### DATA TO PROCESS
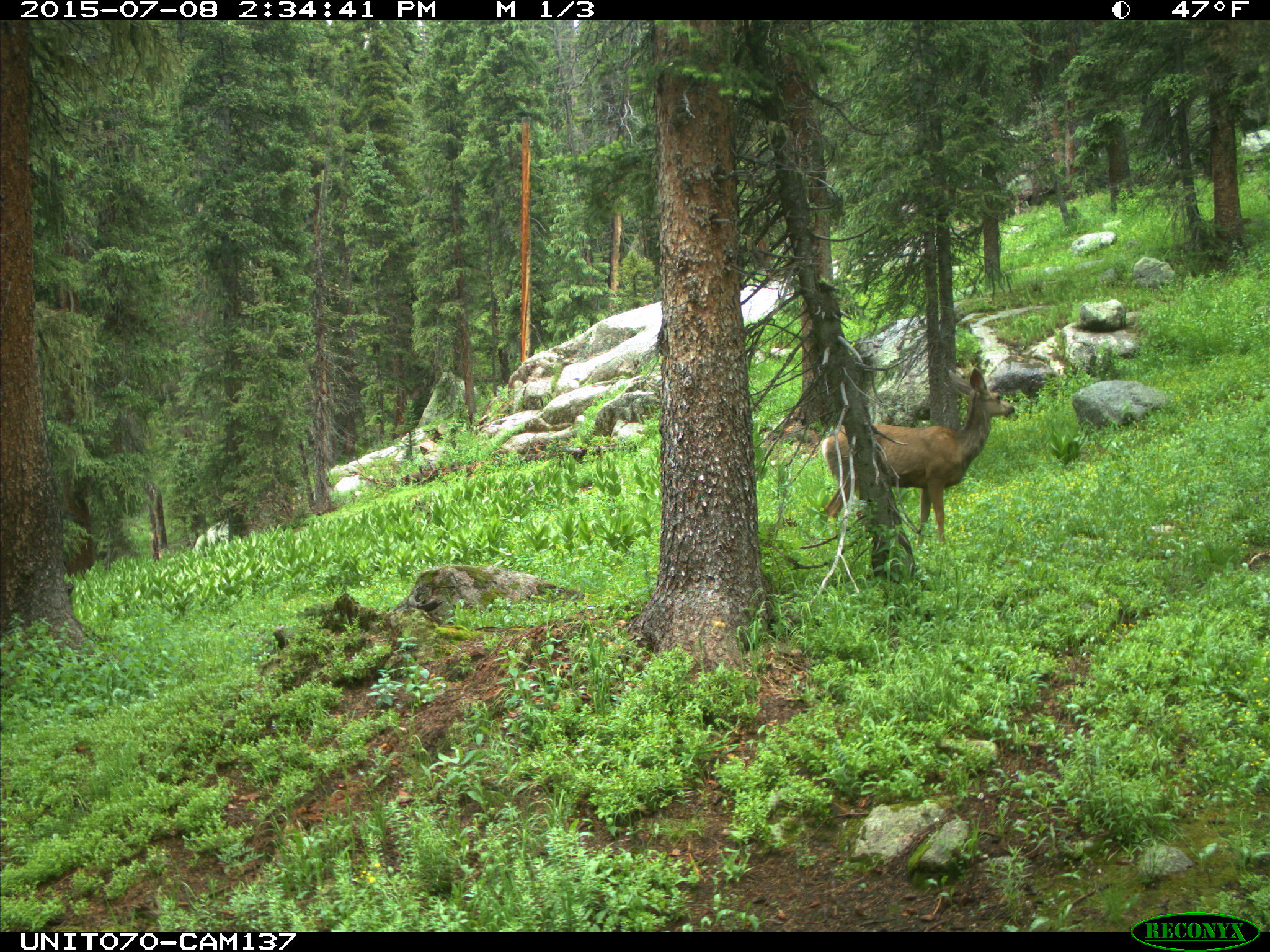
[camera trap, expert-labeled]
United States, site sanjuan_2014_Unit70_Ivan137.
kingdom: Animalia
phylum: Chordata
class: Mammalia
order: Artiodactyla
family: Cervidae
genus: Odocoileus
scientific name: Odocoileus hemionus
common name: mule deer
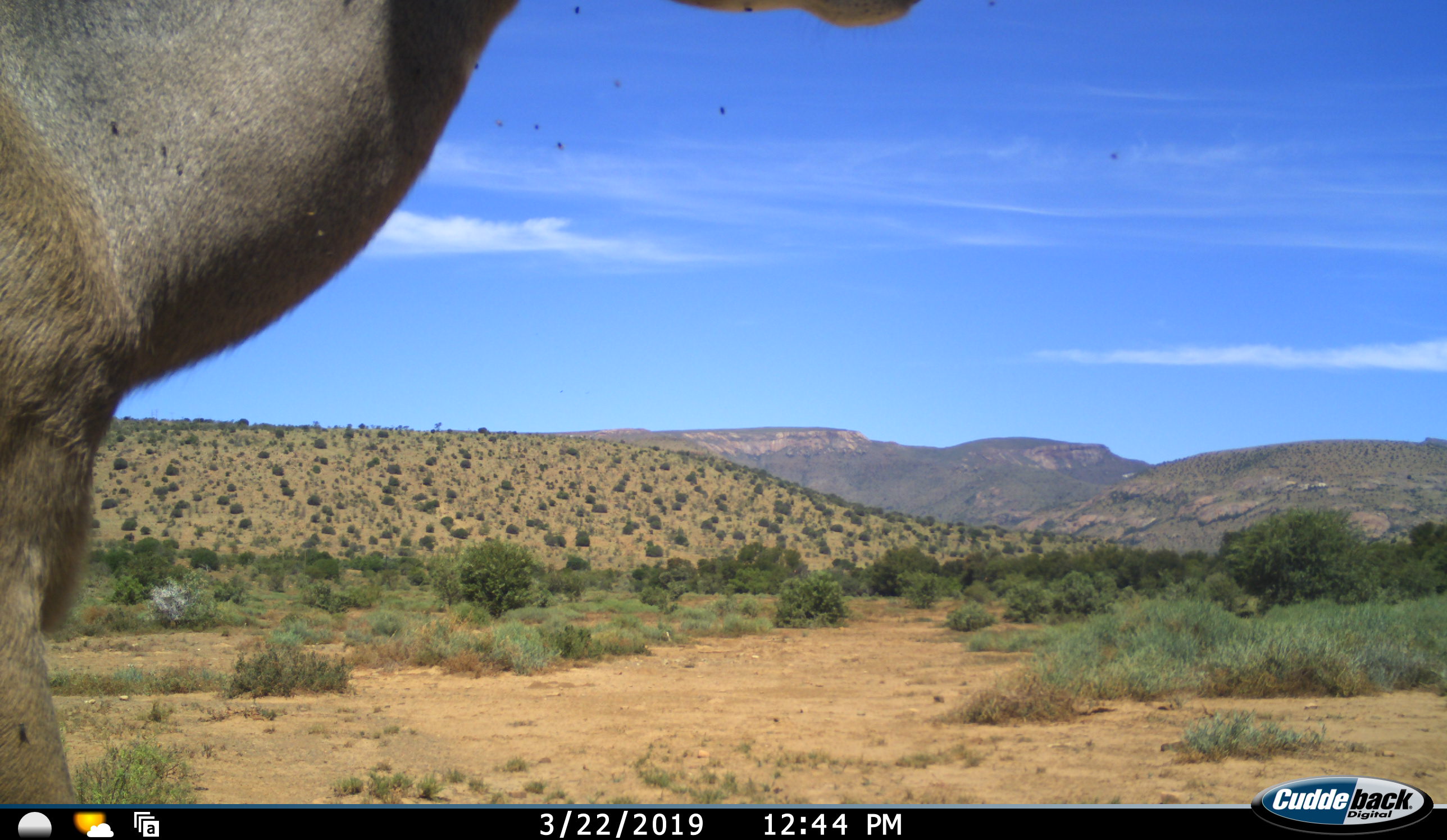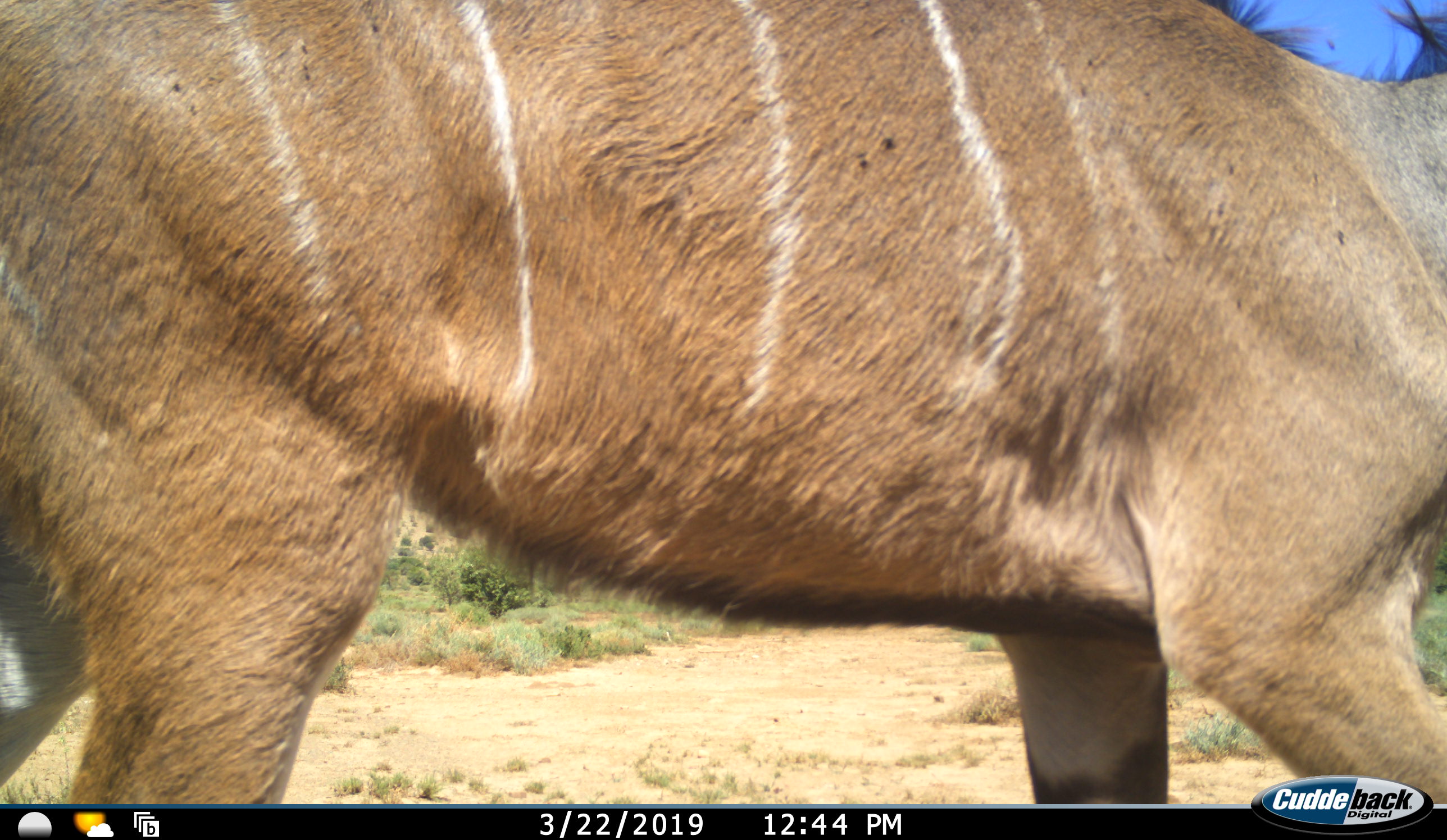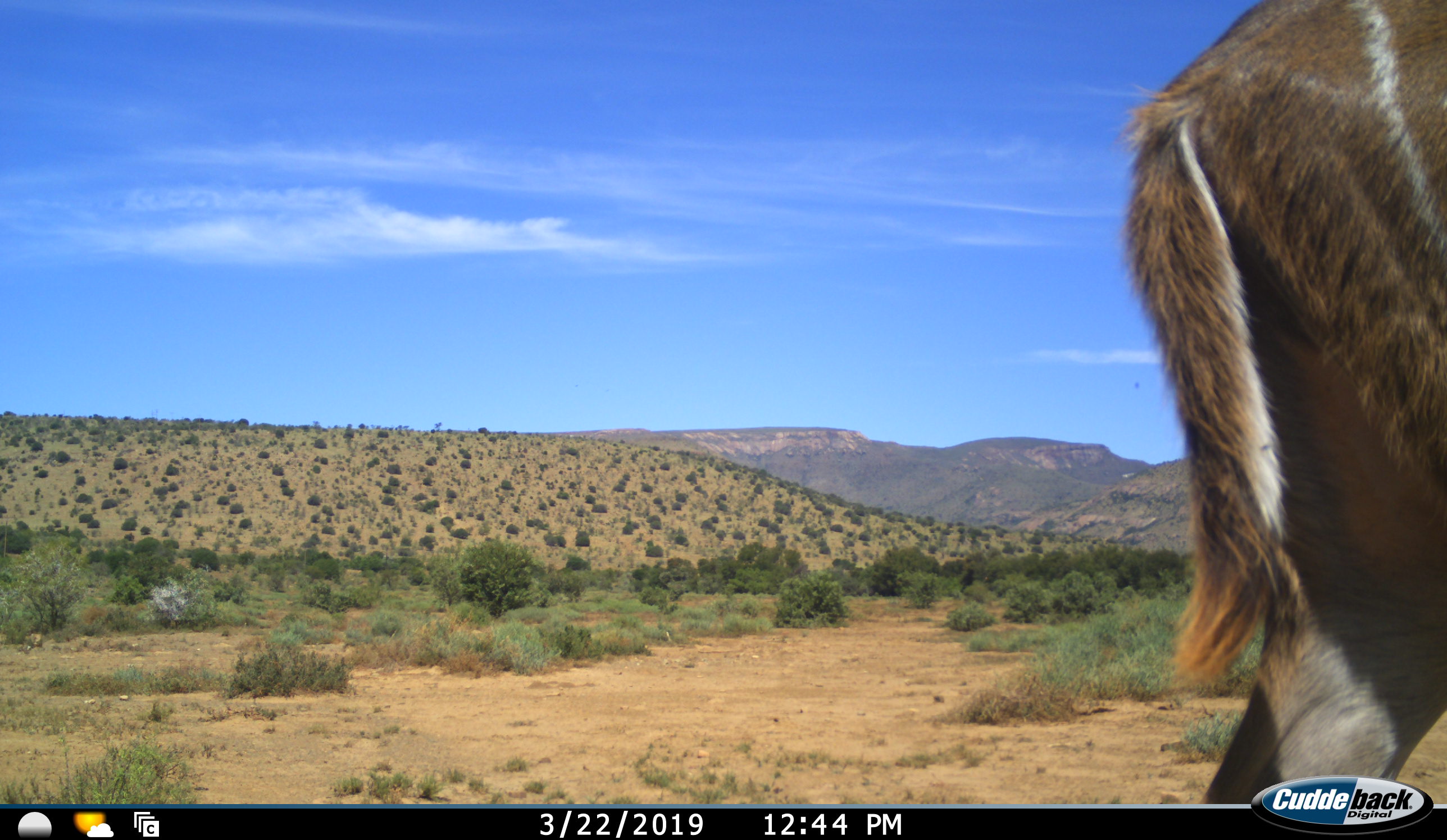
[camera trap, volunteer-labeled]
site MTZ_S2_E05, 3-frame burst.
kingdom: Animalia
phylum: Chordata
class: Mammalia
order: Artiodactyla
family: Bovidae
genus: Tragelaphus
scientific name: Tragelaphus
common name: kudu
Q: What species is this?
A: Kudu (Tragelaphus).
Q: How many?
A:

### EXERCISE DIRECTIONS
Copy every record character for character. Skip the pictures.

### YOUR RESPONSE
[camera trap, expert-labeled]
United States, site sanjuan_2014_Unit70_Ivan137.
kingdom: Animalia
phylum: Chordata
class: Mammalia
order: Artiodactyla
family: Cervidae
genus: Odocoileus
scientific name: Odocoileus hemionus
common name: mule deer
[camera trap, volunteer-labeled]
site MTZ_S2_E05, 3-frame burst.
kingdom: Animalia
phylum: Chordata
class: Mammalia
order: Artiodactyla
family: Bovidae
genus: Tragelaphus
scientific name: Tragelaphus
common name: kudu
Q: What species is this?
A: Kudu (Tragelaphus).
Q: How many?
A:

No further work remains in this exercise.